═════ Records to use

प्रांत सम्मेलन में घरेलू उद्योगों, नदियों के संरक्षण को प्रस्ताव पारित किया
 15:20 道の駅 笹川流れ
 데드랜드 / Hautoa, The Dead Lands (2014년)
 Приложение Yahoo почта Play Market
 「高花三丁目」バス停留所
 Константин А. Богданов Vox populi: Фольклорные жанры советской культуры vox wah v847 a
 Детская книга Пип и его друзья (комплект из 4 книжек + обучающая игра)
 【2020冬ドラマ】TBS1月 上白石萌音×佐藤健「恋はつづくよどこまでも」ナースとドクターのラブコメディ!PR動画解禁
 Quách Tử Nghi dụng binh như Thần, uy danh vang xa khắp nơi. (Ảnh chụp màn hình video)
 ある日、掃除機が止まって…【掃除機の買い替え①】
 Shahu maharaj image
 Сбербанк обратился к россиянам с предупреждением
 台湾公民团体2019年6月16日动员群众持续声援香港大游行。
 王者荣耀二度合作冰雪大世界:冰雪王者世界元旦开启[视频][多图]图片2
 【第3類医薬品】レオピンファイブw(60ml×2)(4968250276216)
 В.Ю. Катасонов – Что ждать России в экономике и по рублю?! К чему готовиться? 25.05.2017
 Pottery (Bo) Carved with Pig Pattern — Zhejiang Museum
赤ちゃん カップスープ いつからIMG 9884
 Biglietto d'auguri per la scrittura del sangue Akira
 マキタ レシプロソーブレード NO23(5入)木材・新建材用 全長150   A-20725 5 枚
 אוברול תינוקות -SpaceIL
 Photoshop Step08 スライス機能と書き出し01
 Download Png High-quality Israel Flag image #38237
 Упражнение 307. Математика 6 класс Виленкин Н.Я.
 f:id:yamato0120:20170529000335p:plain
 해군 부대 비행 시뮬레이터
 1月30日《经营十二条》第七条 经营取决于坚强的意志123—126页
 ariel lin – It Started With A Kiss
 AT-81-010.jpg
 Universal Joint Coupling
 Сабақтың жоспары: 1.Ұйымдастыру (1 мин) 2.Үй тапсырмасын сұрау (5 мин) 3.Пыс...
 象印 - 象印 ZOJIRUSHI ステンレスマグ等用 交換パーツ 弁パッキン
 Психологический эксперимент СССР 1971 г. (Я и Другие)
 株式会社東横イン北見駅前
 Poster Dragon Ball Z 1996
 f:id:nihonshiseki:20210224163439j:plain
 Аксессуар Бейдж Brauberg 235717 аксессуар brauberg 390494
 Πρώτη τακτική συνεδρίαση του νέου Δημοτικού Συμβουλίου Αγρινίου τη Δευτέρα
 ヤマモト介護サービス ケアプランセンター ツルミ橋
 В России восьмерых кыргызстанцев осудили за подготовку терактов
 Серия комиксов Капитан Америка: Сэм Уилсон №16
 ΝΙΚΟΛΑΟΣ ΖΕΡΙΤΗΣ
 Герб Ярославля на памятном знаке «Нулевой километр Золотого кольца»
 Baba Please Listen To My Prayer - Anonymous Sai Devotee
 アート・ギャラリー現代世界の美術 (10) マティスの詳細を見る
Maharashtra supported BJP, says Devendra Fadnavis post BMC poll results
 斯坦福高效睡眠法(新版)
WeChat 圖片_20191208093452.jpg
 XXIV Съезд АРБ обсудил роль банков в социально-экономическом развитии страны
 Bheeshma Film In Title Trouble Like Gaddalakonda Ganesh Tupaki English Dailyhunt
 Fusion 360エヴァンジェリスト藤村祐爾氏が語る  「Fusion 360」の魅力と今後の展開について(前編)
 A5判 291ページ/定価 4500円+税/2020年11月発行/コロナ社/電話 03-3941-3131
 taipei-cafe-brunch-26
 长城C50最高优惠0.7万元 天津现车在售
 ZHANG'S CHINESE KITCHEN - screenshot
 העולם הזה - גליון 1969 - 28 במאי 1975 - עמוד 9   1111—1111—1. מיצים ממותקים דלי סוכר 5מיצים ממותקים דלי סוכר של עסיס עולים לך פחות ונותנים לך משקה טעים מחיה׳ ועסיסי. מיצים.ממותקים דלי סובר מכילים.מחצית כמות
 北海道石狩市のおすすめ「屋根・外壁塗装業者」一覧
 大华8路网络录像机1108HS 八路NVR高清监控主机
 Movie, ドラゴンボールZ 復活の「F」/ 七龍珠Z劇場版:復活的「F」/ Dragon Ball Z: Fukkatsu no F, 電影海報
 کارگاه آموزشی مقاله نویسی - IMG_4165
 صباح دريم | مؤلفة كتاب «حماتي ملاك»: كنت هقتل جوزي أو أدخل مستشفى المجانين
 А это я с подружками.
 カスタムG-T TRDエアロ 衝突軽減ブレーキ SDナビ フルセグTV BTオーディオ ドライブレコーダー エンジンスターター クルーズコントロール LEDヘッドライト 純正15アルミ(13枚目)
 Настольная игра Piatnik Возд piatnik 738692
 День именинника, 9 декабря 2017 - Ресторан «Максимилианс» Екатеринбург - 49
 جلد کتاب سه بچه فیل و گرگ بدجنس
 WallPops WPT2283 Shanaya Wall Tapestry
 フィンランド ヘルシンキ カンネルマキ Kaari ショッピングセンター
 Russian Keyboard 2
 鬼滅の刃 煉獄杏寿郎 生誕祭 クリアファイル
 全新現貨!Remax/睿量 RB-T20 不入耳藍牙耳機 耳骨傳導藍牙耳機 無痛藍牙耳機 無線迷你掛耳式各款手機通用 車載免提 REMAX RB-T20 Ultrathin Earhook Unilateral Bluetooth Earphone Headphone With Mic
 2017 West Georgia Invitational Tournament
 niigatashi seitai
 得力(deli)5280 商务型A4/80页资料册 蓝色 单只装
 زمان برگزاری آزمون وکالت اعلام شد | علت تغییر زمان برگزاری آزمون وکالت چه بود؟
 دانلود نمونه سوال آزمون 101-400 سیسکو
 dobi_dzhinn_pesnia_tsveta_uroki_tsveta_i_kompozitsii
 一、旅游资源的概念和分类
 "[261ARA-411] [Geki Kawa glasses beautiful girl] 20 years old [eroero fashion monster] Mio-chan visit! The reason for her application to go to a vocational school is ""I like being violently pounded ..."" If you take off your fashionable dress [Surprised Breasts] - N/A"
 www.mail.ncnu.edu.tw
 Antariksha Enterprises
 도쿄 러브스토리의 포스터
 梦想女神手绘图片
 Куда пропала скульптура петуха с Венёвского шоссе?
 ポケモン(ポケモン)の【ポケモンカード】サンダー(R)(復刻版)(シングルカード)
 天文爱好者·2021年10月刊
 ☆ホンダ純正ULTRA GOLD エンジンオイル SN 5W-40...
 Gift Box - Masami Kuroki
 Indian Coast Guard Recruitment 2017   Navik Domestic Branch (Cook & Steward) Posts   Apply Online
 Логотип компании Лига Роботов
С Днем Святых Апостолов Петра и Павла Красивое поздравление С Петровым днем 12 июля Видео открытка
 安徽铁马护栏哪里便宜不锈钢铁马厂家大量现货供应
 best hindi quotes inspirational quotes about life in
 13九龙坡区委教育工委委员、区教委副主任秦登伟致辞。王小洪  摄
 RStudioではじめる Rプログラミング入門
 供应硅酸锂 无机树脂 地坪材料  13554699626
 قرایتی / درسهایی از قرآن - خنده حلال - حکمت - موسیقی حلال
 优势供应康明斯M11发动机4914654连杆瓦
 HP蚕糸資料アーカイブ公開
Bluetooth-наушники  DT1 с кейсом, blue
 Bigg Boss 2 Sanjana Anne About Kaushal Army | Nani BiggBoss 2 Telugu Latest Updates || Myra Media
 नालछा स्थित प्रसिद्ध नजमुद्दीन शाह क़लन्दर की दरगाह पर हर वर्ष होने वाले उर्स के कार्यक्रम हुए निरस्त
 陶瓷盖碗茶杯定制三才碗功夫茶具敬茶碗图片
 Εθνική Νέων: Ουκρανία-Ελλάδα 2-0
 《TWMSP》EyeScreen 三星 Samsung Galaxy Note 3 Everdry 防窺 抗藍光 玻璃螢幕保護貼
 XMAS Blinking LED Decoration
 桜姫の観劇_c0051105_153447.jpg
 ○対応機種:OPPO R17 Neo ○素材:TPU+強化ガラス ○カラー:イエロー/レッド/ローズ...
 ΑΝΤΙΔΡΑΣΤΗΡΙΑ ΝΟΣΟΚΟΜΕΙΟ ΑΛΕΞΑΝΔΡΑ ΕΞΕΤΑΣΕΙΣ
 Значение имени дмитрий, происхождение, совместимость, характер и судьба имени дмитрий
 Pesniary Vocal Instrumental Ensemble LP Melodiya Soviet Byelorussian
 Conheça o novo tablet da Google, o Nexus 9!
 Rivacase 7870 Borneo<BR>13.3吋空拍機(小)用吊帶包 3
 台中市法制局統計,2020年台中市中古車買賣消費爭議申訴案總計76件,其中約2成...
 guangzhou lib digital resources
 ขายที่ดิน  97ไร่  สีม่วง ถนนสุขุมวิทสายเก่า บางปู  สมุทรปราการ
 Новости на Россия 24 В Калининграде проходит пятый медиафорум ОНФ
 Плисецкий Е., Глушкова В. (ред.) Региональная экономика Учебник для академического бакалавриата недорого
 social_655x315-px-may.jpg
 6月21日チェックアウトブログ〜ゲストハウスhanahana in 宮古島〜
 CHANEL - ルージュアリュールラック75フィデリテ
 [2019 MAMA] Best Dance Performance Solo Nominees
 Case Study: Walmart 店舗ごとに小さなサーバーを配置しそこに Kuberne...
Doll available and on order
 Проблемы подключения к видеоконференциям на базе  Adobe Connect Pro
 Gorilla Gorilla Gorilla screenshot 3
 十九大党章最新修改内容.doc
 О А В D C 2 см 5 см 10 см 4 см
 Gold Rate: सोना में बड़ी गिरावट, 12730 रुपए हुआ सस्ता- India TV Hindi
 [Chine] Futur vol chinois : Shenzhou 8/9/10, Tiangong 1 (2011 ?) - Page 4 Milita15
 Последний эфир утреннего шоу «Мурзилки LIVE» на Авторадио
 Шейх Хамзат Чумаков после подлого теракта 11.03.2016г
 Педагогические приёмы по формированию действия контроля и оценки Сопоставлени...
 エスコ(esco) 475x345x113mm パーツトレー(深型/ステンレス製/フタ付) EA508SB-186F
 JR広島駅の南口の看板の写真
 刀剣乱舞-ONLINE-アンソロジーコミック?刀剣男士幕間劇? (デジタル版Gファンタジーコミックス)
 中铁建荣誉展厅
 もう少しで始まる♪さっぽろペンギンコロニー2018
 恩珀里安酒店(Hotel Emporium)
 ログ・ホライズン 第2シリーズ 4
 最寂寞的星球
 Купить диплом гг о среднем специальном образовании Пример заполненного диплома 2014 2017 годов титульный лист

══════════

#### What is required:
Could you reproduce, exactly, every line above from the line with "RStudioではじめる Rプログラミング入門" to the line with "Case Study: Walmart", and no other line? Both ends count.

#### Reply:
 RStudioではじめる Rプログラミング入門
 供应硅酸锂 无机树脂 地坪材料  13554699626
 قرایتی / درسهایی از قرآن - خنده حلال - حکمت - موسیقی حلال
 优势供应康明斯M11发动机4914654连杆瓦
 HP蚕糸資料アーカイブ公開
Bluetooth-наушники  DT1 с кейсом, blue
 Bigg Boss 2 Sanjana Anne About Kaushal Army | Nani BiggBoss 2 Telugu Latest Updates || Myra Media
 नालछा स्थित प्रसिद्ध नजमुद्दीन शाह क़लन्दर की दरगाह पर हर वर्ष होने वाले उर्स के कार्यक्रम हुए निरस्त
 陶瓷盖碗茶杯定制三才碗功夫茶具敬茶碗图片
 Εθνική Νέων: Ουκρανία-Ελλάδα 2-0
 《TWMSP》EyeScreen 三星 Samsung Galaxy Note 3 Everdry 防窺 抗藍光 玻璃螢幕保護貼
 XMAS Blinking LED Decoration
 桜姫の観劇_c0051105_153447.jpg
 ○対応機種:OPPO R17 Neo ○素材:TPU+強化ガラス ○カラー:イエロー/レッド/ローズ...
 ΑΝΤΙΔΡΑΣΤΗΡΙΑ ΝΟΣΟΚΟΜΕΙΟ ΑΛΕΞΑΝΔΡΑ ΕΞΕΤΑΣΕΙΣ
 Значение имени дмитрий, происхождение, совместимость, характер и судьба имени дмитрий
 Pesniary Vocal Instrumental Ensemble LP Melodiya Soviet Byelorussian
 Conheça o novo tablet da Google, o Nexus 9!
 Rivacase 7870 Borneo<BR>13.3吋空拍機(小)用吊帶包 3
 台中市法制局統計,2020年台中市中古車買賣消費爭議申訴案總計76件,其中約2成...
 guangzhou lib digital resources
 ขายที่ดิน  97ไร่  สีม่วง ถนนสุขุมวิทสายเก่า บางปู  สมุทรปราการ
 Новости на Россия 24 В Калининграде проходит пятый медиафорум ОНФ
 Плисецкий Е., Глушкова В. (ред.) Региональная экономика Учебник для академического бакалавриата недорого
 social_655x315-px-may.jpg
 6月21日チェックアウトブログ〜ゲストハウスhanahana in 宮古島〜
 CHANEL - ルージュアリュールラック75フィデリテ
 [2019 MAMA] Best Dance Performance Solo Nominees
 Case Study: Walmart 店舗ごとに小さなサーバーを配置しそこに Kuberne...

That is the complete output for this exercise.